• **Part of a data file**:
>> start

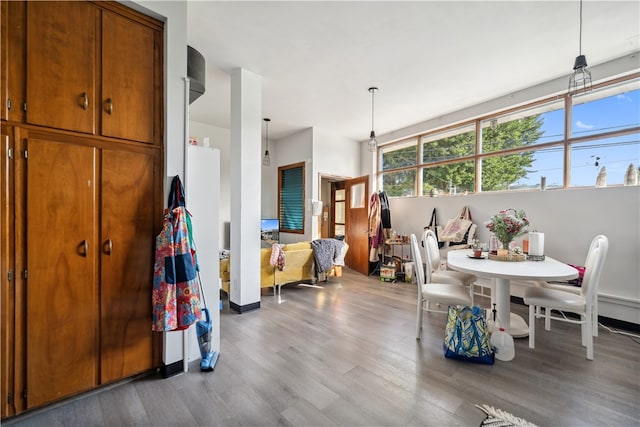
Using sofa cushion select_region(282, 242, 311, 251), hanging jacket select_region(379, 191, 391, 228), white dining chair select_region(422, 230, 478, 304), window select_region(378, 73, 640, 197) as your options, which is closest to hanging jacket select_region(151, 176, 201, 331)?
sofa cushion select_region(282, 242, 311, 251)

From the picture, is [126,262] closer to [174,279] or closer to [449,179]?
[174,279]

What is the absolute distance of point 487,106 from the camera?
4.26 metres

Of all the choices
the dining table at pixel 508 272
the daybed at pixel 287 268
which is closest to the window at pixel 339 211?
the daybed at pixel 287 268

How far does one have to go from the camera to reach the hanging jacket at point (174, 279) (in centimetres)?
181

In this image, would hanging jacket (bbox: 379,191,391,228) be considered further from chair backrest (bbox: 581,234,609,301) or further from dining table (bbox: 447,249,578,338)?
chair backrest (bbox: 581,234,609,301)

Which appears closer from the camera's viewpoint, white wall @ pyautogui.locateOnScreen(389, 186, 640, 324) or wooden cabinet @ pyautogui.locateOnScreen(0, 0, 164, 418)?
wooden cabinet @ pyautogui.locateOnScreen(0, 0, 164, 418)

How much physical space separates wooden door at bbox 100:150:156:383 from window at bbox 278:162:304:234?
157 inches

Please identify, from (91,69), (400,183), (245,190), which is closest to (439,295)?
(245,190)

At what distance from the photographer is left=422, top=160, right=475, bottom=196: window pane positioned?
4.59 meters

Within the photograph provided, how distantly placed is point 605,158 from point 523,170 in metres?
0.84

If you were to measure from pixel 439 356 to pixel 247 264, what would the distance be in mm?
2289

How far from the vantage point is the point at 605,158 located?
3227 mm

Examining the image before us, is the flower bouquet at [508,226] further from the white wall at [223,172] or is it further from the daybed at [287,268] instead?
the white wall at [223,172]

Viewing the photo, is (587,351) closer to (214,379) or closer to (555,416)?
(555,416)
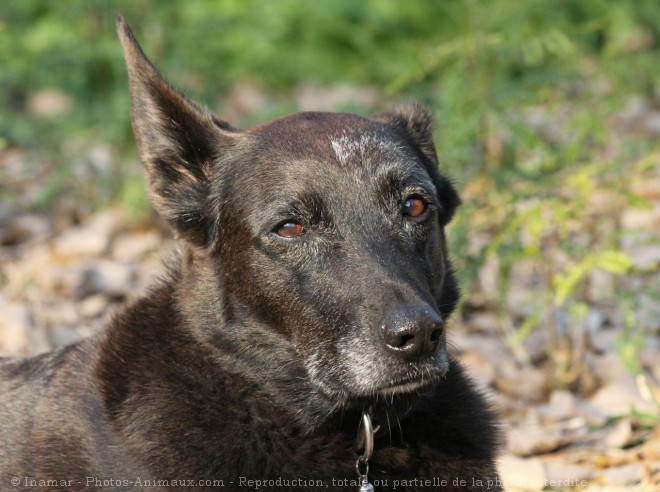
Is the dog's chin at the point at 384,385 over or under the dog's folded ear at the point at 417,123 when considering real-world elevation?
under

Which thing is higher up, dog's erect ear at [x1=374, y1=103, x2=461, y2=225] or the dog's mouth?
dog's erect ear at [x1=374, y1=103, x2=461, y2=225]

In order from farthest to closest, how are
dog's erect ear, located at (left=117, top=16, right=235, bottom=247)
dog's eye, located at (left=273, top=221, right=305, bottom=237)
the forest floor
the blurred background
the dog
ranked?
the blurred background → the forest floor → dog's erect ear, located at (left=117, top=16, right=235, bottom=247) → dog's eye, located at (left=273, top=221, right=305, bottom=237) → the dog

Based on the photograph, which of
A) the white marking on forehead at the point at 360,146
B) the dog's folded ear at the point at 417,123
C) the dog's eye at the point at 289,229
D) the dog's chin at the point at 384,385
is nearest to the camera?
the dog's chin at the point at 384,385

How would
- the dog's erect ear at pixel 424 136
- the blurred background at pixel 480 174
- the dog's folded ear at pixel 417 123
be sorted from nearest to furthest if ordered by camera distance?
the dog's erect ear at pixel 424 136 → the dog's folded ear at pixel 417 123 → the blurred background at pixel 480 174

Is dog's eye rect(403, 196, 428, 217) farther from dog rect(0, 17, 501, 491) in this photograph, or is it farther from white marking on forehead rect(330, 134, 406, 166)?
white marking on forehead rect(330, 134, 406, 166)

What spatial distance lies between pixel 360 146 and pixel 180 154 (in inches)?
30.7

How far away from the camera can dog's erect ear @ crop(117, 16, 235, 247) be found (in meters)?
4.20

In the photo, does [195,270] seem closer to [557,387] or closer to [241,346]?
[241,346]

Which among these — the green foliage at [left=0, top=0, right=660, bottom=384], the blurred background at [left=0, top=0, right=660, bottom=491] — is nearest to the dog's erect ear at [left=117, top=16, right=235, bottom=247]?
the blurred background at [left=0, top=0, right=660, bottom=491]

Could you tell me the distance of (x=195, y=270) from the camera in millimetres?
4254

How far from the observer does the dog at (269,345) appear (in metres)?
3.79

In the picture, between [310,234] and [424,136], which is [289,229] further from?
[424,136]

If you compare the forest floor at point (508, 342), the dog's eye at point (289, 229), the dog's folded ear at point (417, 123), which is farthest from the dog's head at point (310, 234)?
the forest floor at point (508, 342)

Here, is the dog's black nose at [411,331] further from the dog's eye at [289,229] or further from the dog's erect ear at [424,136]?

>> end

• **Instructions to follow**:
Pull out, word for word, the lines starting with the one that contains "In the photo, does" and going on through the end of the items, both ends included.

• **Answer for this exercise**:
In the photo, does [195,270] seem closer to [557,387] or closer to [241,346]?
[241,346]

Which among these — the green foliage at [left=0, top=0, right=660, bottom=384], the blurred background at [left=0, top=0, right=660, bottom=491] — is nearest to the dog's erect ear at [left=117, top=16, right=235, bottom=247]?
the blurred background at [left=0, top=0, right=660, bottom=491]

Could you tell me the distance of (x=195, y=270) from the camera in millimetres?
4254

How far from the observer does the dog at (269,345) appear (in metres)?
3.79

In the picture, between [310,234] and [424,136], which is [289,229] further from?
[424,136]

If you compare the forest floor at point (508, 342), the dog's eye at point (289, 229), the dog's folded ear at point (417, 123), which is farthest from the dog's head at point (310, 234)?
the forest floor at point (508, 342)

Here, is the dog's black nose at [411,331] further from the dog's eye at [289,229] or further from the dog's erect ear at [424,136]?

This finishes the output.